Where is Millionaire Row St. Louis?
Millionaire Row St. Louis is located on St. Louis Avenue between Fourth and Twenty-Second Streets in the city’s historic midtown area. It is a historic district of turn-of-the-century homes, many of them in the Queen Anne, Georgian Revival, and Dutch Colonial Revival styles.
Many of the houses that were once the homes of St. Louis’ most affluent citizens still retain their original grandeur, although there are also scattered pockets of homes that have been modernized. It is a favorite destination for St.
Louisans who wish to take a stroll through architectural history. This area is also a popular destination for film crews, as some of the exteriors of the buildings have been used in numerous films.
Why are there so many abandoned buildings in St. Louis?
There are a variety of factors that have led to the prevalence of abandoned buildings in St. Louis. Firstly, the city has experienced a decline in population in recent years, which has led to many businesses and industries leaving the city due to not being able to generate enough revenue.
As a result, a large number of buildings have been left vacant and are unable to be reused.
The recession of 2008 had an especially devastating effect on St.

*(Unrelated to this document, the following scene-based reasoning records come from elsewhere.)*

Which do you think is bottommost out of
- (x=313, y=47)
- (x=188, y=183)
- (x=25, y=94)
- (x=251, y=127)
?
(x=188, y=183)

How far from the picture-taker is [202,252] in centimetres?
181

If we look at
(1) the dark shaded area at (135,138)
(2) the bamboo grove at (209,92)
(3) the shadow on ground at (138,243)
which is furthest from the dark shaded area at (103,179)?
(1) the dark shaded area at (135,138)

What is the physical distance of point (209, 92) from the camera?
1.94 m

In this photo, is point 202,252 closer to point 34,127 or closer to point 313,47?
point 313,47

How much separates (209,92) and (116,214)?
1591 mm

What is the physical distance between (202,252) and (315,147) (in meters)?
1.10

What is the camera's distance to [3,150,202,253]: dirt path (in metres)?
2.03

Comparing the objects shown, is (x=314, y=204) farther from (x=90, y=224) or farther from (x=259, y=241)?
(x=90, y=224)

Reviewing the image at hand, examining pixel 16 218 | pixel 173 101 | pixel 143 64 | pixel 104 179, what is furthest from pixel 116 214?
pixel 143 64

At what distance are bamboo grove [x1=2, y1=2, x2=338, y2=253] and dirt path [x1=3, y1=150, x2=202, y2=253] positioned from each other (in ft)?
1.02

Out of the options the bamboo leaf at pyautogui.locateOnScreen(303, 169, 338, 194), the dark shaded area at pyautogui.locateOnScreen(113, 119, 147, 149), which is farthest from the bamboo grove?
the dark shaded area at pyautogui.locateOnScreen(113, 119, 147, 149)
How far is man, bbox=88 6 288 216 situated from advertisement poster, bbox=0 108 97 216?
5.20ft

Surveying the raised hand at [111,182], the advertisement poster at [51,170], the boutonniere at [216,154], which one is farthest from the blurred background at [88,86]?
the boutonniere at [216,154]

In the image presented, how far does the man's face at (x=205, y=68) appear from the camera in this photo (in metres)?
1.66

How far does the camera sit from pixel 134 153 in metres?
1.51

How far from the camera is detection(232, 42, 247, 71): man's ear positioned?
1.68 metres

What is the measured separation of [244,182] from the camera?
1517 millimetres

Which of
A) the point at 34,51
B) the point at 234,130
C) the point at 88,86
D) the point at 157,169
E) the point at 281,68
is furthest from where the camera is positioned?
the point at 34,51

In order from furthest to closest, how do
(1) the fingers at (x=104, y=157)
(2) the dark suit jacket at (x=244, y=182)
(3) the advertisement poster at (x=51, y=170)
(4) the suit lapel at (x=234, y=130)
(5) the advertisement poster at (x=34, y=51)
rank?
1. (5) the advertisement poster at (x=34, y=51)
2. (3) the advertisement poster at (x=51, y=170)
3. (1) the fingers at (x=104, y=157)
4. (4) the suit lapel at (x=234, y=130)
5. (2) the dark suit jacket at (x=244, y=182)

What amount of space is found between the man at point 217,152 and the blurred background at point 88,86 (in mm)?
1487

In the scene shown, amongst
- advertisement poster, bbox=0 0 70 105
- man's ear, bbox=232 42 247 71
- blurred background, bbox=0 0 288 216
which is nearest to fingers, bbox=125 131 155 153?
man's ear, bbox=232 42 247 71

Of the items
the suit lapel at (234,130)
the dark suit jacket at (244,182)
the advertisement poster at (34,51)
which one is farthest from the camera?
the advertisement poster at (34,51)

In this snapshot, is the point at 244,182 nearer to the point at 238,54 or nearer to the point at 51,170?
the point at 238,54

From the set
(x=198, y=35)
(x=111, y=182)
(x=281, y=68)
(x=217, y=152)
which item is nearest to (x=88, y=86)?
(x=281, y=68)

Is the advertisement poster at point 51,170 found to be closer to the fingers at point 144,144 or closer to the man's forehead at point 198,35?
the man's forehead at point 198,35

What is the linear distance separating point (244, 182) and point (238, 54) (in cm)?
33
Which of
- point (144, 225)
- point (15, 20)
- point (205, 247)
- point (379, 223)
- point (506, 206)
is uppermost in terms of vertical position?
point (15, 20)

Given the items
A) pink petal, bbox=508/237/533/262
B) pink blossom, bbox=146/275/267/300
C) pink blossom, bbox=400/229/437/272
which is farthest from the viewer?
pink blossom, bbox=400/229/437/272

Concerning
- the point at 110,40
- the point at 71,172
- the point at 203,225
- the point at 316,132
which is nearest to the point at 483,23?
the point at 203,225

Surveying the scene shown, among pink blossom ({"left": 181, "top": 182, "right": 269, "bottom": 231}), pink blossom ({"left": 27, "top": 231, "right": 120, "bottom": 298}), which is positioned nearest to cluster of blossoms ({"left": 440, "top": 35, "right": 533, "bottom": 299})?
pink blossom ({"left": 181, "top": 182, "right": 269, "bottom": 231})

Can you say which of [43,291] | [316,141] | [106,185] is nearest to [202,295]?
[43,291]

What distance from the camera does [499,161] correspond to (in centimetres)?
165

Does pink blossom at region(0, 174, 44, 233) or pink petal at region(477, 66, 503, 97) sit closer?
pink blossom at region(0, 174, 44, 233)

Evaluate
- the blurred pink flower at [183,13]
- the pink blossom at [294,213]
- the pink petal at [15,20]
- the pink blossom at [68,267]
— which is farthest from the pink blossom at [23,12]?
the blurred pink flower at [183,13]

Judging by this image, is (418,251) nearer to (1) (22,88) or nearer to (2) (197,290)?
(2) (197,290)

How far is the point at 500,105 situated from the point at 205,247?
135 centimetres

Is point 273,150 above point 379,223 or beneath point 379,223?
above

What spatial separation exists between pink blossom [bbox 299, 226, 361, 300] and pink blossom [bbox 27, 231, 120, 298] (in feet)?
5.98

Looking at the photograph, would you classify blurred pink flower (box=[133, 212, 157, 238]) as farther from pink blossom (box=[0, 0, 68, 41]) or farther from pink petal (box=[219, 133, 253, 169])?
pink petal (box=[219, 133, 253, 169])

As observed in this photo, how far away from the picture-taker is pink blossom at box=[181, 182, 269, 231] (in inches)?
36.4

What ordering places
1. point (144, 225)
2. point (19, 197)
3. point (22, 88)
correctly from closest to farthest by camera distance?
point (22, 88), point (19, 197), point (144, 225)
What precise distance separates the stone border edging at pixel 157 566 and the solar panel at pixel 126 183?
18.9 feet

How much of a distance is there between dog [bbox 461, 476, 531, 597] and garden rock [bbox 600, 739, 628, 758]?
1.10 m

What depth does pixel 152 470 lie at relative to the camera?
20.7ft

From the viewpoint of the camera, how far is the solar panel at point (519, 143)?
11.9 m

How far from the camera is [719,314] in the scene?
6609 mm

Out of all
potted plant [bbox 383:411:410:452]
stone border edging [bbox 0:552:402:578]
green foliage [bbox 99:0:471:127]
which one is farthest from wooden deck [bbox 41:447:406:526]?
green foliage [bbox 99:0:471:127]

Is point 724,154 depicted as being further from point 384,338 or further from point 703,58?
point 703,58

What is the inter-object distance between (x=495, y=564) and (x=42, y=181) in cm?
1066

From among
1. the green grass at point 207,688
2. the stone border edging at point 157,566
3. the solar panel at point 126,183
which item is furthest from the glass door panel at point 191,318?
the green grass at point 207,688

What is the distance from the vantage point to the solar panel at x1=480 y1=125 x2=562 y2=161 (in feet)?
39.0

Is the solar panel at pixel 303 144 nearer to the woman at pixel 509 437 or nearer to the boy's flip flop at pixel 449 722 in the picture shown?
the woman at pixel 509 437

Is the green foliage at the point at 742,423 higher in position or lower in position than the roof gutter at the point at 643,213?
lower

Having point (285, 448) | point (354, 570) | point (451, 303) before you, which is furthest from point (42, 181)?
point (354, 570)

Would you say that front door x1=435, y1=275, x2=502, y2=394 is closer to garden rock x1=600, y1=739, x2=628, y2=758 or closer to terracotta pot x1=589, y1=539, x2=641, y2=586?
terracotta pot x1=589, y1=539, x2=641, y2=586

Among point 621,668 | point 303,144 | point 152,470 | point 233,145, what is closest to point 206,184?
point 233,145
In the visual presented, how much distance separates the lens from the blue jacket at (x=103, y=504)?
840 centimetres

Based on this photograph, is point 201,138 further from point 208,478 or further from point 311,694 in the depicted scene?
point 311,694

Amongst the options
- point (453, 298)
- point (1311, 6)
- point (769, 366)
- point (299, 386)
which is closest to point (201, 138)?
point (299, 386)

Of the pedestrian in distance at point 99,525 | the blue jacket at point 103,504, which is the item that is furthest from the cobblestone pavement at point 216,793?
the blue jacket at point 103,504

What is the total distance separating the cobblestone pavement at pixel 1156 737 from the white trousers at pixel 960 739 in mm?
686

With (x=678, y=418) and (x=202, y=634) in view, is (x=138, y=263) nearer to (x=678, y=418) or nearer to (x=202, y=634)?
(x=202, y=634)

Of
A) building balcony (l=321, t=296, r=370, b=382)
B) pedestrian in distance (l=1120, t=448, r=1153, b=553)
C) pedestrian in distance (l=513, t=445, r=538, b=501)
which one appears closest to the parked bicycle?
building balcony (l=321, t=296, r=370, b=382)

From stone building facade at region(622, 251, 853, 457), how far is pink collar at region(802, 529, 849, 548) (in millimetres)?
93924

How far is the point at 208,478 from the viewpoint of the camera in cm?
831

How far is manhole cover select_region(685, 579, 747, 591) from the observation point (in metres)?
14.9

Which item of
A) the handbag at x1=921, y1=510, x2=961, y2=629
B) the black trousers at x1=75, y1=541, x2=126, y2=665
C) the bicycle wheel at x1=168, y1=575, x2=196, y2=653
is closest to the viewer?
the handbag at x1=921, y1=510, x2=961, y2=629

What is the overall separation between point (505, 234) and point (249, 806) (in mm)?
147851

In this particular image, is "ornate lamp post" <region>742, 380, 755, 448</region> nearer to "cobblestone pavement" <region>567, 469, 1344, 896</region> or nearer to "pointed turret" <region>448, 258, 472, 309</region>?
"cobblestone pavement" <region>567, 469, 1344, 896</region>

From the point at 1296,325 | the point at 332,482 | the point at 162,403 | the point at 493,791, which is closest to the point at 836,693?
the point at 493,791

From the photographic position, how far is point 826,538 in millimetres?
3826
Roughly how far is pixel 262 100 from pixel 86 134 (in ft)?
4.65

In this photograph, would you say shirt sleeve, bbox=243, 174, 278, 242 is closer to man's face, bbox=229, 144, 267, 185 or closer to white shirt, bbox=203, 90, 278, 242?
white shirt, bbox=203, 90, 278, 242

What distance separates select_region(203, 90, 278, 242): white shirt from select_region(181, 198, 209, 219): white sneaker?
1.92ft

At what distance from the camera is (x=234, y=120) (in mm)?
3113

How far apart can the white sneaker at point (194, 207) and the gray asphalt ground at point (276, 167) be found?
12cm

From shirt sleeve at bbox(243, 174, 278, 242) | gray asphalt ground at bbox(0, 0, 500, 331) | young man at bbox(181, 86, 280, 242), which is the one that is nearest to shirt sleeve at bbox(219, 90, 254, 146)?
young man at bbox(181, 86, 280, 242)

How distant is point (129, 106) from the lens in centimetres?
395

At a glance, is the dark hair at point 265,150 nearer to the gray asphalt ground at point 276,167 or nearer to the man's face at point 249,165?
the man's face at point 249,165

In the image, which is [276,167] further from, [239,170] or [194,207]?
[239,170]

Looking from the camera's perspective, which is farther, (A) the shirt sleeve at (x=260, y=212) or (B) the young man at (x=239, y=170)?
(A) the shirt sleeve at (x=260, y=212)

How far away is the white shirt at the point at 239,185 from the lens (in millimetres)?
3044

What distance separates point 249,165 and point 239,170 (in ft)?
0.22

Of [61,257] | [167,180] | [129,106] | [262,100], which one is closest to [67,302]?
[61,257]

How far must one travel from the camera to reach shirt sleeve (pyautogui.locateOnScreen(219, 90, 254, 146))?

Louis, with many businesses laying off employees and struggling to make a profit. This led to a decrease in local tax revenue and a reduced budget for upkeep and maintenance of buildings, causing more and more to become abandoned.
Additional economic factors have led to the abandonment of many buildings in St. Louis. With the cost of labor and materials increasing, it has become increasingly expensive for businesses to maintain and upgrade their buildings.
This has led to many businesses opting for demolition instead of renovation and has left a large number of vacant buildings in St. Louis.
Unfortunately, the result of all these factors has led to a significant number of abandoned buildings in St. Louis. With a decreased population, businesses leaving, and rising costs, it is becoming increasingly difficult to put these buildings back into use.
However, many local organizations are working to bring new life to St. Louis and its abandoned buildings, with innovative uses such as adaptive reuse.
What happened to the Spaghetti Warehouse in Philadelphia?
The Spaghetti Warehouse in Philadelphia, which was originally located in an old brick building near the Reading Terminal Market in Old City Philadelphia, closed in 2020 after serving the community for nearly 30 years.
The closure ended a long history of Italian-American family dining in the city.
The restaurant had been a popular spot for families, tourists, and locals alike for many years before finally deciding to close its doors. It was known for its “family style” Italian dining, which included pasta, meatballs, and mozzarella.
However, the exact reason for its closing is not known, although many speculate that the rising cost of rent, labor, and other expenses may have contributed to their decision.
The Spaghetti Warehouse was replaced by another restaurant, called the Bar at Reading Terminal Market. The new restaurant, which opened in 2021, is a craft beer and whiskey bar, a welcome addition to the food scene in Old City Philadelphia.
The closure of the Spaghetti Warehouse was bittersweet for many people, as it represented the end of an era.